Its a shame we can't find a foster and have a fundraiser But I am on the east coast........


----------



## Mason05 (Jun 22, 2010)

BUMP for the sweetie. Any updates on this little one?


----------



## shilorio (Mar 21, 2010)

that is.. omg.. i cant belive that could happen to such a sweet pup.. bless her heart


----------



## Zeusismydog (Aug 23, 2001)

I cant foster her but I am willing to help transfer her to a foster. I live in Oregon (eugene) so if she needs a ride any place in oregon let me know. I am willing to help!


----------



## Melly (Mar 21, 2010)

Wow poor little baby, wish she was closer.


----------



## cagirl (Apr 17, 2010)

I live not to far from there, I may see what I can do, will they release her to just a regular person or do I have to be a rescue? I am not sure if I can afford the vet bills though so maybe I shouldnt do it.

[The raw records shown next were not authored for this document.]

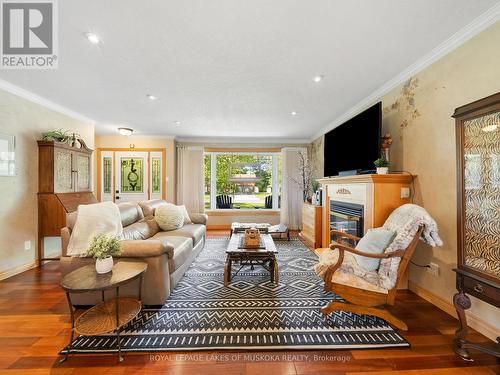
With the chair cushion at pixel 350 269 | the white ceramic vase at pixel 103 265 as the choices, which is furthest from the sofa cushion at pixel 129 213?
the chair cushion at pixel 350 269

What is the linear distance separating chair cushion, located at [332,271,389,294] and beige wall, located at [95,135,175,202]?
4.75 meters

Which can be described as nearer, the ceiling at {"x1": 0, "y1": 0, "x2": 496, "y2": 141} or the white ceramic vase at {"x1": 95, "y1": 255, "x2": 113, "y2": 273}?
the ceiling at {"x1": 0, "y1": 0, "x2": 496, "y2": 141}

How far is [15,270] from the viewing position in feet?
10.1

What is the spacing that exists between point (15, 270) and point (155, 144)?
363 centimetres

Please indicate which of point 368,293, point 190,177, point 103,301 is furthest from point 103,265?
point 190,177

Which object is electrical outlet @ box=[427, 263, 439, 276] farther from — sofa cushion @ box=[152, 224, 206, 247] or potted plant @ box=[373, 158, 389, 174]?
sofa cushion @ box=[152, 224, 206, 247]

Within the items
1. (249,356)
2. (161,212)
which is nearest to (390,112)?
(249,356)

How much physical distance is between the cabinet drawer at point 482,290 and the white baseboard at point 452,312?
59 cm

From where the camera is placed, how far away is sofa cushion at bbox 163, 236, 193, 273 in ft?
8.03

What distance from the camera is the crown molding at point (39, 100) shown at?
9.64 feet

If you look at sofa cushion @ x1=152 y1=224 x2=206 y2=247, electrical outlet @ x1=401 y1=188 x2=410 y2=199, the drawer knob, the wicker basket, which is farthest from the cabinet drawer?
sofa cushion @ x1=152 y1=224 x2=206 y2=247

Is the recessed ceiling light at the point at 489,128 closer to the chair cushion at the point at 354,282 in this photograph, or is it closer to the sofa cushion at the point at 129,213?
the chair cushion at the point at 354,282

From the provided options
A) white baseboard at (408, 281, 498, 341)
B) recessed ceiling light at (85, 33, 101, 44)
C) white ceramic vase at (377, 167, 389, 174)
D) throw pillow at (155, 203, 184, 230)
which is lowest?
white baseboard at (408, 281, 498, 341)

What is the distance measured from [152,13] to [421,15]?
2.10 meters
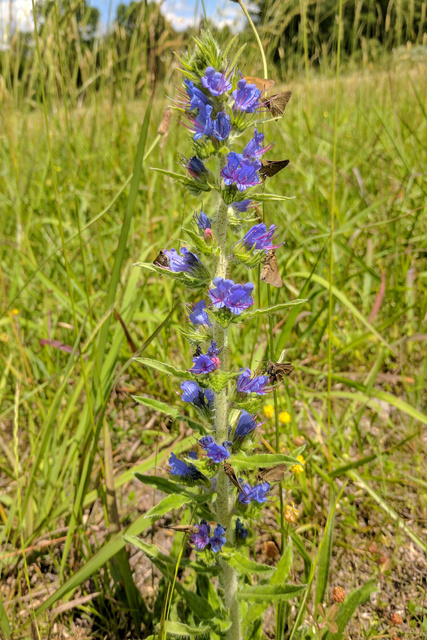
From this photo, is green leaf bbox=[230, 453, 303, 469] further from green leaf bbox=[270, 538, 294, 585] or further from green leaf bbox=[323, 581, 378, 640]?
green leaf bbox=[323, 581, 378, 640]

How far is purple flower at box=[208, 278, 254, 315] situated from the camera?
1273mm

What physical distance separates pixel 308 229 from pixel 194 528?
270 centimetres

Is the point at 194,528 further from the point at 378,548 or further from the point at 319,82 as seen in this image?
the point at 319,82

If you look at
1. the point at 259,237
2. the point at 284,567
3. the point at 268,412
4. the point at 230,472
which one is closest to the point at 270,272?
the point at 259,237

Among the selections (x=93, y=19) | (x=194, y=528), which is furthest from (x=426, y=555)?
(x=93, y=19)

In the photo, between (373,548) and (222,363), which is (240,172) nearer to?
(222,363)

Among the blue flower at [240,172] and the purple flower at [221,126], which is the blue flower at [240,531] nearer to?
the blue flower at [240,172]

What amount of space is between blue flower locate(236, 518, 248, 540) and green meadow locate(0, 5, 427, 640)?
0.22 metres

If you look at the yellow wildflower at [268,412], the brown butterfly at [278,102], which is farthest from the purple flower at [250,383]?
the yellow wildflower at [268,412]

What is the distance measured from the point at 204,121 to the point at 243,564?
1.25 metres

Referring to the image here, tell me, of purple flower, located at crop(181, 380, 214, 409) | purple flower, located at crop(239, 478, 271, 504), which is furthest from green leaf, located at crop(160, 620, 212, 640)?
purple flower, located at crop(181, 380, 214, 409)

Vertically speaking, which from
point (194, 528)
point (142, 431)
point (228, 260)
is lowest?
point (142, 431)

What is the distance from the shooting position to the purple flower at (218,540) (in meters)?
1.45

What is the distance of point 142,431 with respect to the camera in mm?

I jsut feel horrible for her and want to just love her up.


----------



## akittrell (Mar 10, 2010)

Poor puppy, some people should not be allowed to have animals


----------



## sstcredo (Apr 19, 2010)

help him please asap


----------



## Hatterasser (Oct 25, 2007)

has anyone any idea if this poor baby is still alive?


----------